Task instructions — Could you render each line of the listing below as a JSON list of strings, one string per line, leaving out the blank lines?

Raw records —
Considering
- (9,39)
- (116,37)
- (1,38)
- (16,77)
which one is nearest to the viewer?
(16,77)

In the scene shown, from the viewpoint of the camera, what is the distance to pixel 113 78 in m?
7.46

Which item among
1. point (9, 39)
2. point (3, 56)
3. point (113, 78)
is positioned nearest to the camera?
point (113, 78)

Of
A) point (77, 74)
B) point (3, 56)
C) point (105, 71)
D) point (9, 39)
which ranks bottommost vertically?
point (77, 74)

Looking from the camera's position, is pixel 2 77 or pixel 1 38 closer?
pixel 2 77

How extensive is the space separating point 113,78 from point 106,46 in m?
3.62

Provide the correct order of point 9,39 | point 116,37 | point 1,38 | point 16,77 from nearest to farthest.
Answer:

Response —
[
  "Considering",
  "- (9,39)",
  "- (116,37)",
  "- (1,38)",
  "- (16,77)",
  "which one is nearest to the viewer?",
  "(16,77)",
  "In the scene shown, from the viewpoint of the camera, what is the distance to pixel 113 78 in m?",
  "7.46",
  "Which item among",
  "1. point (9, 39)",
  "2. point (3, 56)",
  "3. point (113, 78)",
  "is positioned nearest to the camera?",
  "point (113, 78)",
  "Of",
  "A) point (77, 74)",
  "B) point (3, 56)",
  "C) point (105, 71)",
  "D) point (9, 39)",
  "which ranks bottommost vertically?",
  "point (77, 74)",
  "Looking from the camera's position, is pixel 2 77 or pixel 1 38 closer?",
  "pixel 2 77",
  "How extensive is the space separating point 113,78 from point 106,46 in m?",
  "3.62",
  "Provide the correct order of point 9,39 | point 116,37 | point 1,38 | point 16,77 from nearest to farthest.",
  "Answer:"
]